Text shown:
━━━━━━━━━━━━━━━━━━━━━━━━━━━━━━
SLOVAK GOVERNMENT WITHDRAWS AMENDMENT TO PRIVATIZATION LAW.
Dzurinda's cabinet on 30 August withdrew from the
parliament's agenda an amendment to the Privatization Act
that would have allowed the privatization of large-scale
enterprises, SITA reported. The Party of the Democratic Left,
a member of the ruling coalition, insists that the state must
keep a 51 percent stake in those enterprises. Several rounds
of debate among cabinet members failed to achieve a
compromise. MS

SOUTHEASTERN EUROPE

CROATIA TO EXTRADITE 'TUTA.' The Zagreb County Court ruled on
2 September that there are no legal obstacles to sending
indicted war criminal Mladen "Tuta" Naletilic to The Hague
for trial (see "RFE/RL Newsline," 31 August 1999). The court
said in a statement that it has "decided to comply with the
International Criminal Tribunal's demand for the handover of
indicted...Tuta [because] legal conditions [for doing so]
have been fulfilled." Tuta told the court the previous day
that he is guilty of the charges "only if defending one's
homeland is a crime." The U.S. had threatened Croatia with
sanctions if it did not agree to extradite Tuta and provide
documents that the tribunal has requested. PM

HAGUE COURT: TUDJMAN NOT INDICTED. In The Hague, tribunal
spokesman Paul Risley said on 1 September that Croatian
President Franjo Tudjman is "not under a sealed indictment"
━━━━━━━━━━━━━━━━━━━━━━━━━━━━━━
Data rows:

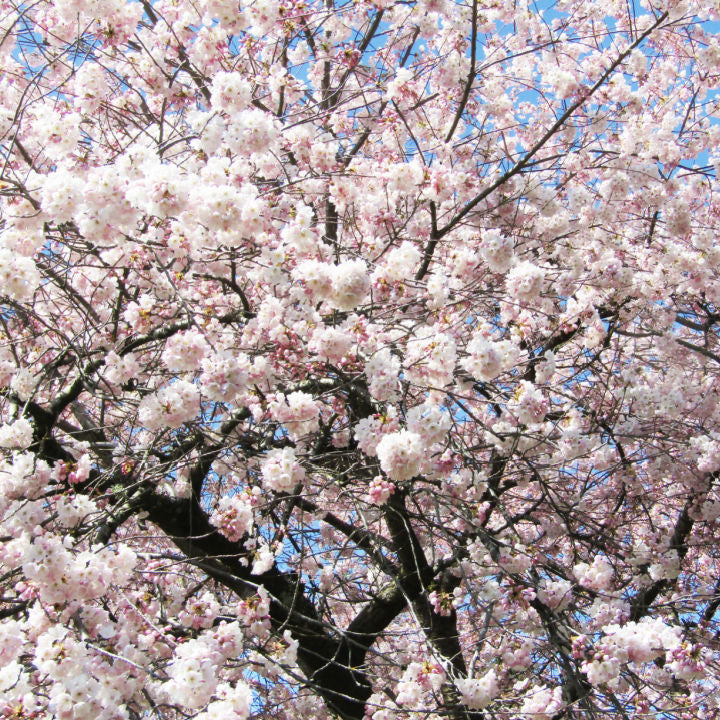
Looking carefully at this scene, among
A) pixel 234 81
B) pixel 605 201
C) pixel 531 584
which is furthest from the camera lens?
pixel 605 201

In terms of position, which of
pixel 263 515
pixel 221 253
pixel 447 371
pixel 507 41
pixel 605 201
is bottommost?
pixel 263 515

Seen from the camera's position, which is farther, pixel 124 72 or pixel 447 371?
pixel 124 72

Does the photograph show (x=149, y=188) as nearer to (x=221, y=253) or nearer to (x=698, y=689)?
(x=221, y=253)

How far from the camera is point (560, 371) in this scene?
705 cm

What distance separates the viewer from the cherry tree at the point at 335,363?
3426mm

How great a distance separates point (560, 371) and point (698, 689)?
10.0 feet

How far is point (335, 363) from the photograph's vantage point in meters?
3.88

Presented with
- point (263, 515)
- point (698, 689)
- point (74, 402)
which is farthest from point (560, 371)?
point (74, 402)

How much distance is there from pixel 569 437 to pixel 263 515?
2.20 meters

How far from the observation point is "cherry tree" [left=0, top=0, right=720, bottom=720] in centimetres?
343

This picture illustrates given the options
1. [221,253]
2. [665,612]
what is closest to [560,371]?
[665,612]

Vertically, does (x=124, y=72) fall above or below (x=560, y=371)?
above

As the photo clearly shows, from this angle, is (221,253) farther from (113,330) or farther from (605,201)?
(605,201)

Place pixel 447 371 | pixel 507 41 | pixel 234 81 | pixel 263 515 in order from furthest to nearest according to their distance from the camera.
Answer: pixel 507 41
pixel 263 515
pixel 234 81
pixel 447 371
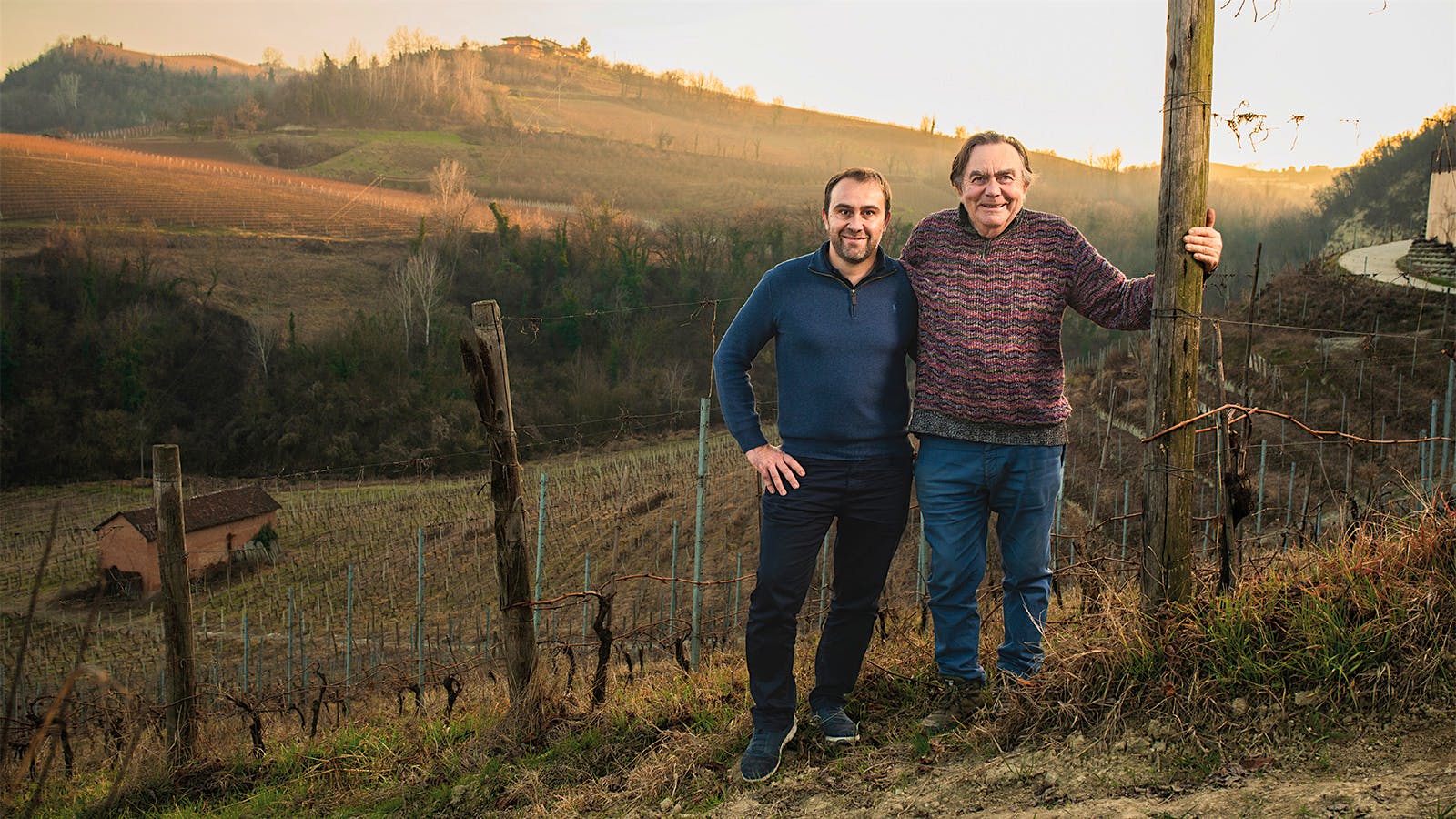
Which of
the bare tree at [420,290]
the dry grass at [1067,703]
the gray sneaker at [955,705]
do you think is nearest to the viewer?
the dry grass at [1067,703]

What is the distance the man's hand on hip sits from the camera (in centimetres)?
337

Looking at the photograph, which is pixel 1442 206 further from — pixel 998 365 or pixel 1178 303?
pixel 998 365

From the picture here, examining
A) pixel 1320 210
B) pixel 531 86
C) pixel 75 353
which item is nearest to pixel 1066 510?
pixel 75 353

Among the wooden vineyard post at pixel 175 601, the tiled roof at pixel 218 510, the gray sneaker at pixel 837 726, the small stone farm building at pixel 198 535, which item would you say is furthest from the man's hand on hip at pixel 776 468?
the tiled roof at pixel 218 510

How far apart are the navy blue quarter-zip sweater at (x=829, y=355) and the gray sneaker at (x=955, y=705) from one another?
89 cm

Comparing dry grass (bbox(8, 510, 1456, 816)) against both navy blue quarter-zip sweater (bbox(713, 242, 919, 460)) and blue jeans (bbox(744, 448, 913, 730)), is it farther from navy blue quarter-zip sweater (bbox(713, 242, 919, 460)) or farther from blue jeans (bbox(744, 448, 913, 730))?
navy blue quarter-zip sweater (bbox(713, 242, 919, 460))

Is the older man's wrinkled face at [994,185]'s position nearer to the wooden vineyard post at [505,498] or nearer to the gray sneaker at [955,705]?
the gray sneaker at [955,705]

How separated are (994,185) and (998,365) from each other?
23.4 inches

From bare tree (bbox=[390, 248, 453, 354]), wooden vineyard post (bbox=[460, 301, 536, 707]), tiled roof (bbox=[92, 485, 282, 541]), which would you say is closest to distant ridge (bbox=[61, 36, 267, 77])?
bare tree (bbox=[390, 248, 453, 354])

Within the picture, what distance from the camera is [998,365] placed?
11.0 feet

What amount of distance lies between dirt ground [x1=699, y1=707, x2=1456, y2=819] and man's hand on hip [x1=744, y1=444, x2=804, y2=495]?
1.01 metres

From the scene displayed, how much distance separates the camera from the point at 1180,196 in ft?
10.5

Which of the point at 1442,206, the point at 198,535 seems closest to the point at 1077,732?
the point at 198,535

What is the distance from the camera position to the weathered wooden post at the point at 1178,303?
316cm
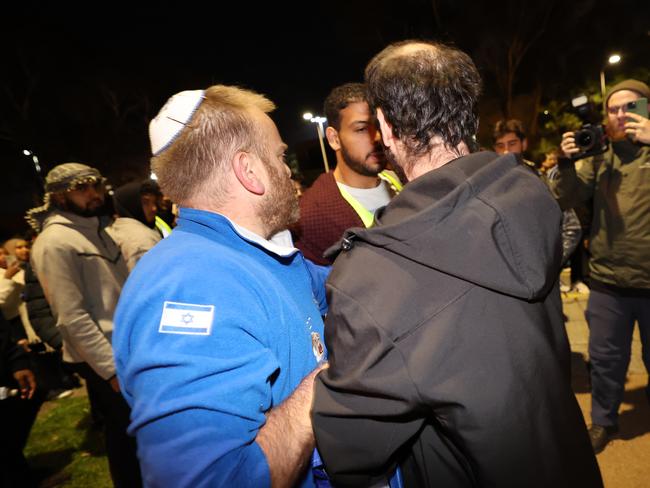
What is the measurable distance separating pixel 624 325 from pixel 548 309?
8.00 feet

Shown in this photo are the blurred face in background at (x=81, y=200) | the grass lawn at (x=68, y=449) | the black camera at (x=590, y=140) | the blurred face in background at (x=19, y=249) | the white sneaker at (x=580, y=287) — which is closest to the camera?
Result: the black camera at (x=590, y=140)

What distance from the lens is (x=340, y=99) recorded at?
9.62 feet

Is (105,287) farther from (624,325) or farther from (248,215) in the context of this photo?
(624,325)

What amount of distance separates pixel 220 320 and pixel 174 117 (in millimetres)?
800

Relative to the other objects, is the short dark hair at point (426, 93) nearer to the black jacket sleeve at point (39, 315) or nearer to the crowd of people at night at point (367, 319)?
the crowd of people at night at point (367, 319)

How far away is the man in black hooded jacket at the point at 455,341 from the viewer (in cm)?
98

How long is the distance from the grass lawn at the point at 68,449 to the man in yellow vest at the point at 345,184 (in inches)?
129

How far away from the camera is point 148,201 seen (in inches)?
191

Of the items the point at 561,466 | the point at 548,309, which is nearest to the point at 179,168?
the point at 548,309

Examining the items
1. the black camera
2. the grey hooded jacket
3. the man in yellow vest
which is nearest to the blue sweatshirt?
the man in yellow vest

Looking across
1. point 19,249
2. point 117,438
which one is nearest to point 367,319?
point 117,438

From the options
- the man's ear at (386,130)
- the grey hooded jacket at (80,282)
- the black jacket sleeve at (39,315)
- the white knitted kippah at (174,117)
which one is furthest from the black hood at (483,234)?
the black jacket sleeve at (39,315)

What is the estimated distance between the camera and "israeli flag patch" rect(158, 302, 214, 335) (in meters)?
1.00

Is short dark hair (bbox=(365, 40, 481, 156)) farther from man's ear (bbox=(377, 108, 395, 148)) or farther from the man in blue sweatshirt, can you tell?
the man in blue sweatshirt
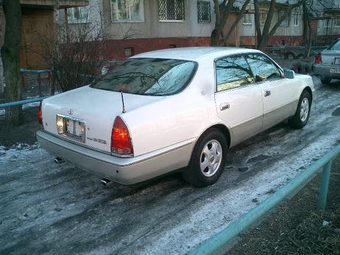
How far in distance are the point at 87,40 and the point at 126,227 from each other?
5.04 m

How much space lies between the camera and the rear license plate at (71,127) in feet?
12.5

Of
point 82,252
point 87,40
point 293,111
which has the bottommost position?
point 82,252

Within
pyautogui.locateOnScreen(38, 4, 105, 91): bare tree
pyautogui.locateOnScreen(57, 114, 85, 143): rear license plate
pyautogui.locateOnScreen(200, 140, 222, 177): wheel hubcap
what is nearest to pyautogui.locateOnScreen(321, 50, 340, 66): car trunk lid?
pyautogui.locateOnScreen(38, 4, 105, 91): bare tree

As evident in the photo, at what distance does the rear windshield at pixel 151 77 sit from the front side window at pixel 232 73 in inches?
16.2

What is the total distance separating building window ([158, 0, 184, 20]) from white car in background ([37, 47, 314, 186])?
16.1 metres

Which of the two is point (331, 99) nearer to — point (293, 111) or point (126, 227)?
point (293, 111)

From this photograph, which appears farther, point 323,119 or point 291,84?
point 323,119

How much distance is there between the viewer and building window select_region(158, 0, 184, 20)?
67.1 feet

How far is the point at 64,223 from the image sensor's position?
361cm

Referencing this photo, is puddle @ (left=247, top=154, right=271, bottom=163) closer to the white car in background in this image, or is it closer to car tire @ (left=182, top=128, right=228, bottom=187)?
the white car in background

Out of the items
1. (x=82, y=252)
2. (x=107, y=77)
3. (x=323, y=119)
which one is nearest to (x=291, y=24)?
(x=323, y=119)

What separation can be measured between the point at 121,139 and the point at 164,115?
━━━━━━━━━━━━━━━━━━━━━━━━━━━━━━
Extend the news roundup on Slovakia and Croatia from the point where it stops. The records play no part in this.

at present. The announcement came in response to repeated
speculation in the Croatian and international media that the
tribunal may have issued a secret indictment against Tudjman
in conjunction with Croatian policies in Bosnia during the
1992-1995 war (see "RFE/RL Balkan Report," 27 July 1999).
Observers note that it will nonetheless be interesting to see
whether Tudjman undertakes any foreign travel in the coming
weeks. PM

HOLBROOKE: UCK MUST DISARM BY 19 SEPTEMBER. U.S. Ambassador
to the UN Richard Holbrooke said in Sarajevo on 1 September
that he recently told ethnic Albanian leaders in Prishtina
that the Kosova Liberation Army (UCK) must meet its 19
September disarmament deadline (see "RFE/RL Newsline," 30
August 1999). Holbrooke added that he warned General Agim
Ceku, who heads the UCK's general staff, that KFOR commander
General Sir Michael Jackson has the legal right to "take all
necessary measures" if the UCK does not comply. In Prishtina,
Ceku told "Koha Ditore" that he will meet all his obligations
under the UCK's agreement with NATO. He asked, however, that
NATO give him a 10-day extension to complete the
"transformation" of the UCK from a fighting force to its
post-war role (see "RFE/RL Newsline," 31 August 1999). He
added that 5,000 out of the present 20,000 guerrillas will
enter a new Kosovar National Guard, RFE/RL's South Slavic
Service reported. PM

U.K. POLICE FIND 50 BODIES IN GARBAGE DUMP. British Foreign
Secretary Robin Cook told the UCK's Hashim Thaci in London on
2 September that the U.K. expects the UCK to meet its
disarmament deadline. Thaci replied: "There is nothing
perfect in this world. But I'm more than sure we will work in
accordance with the agreement we've signed," AP reported.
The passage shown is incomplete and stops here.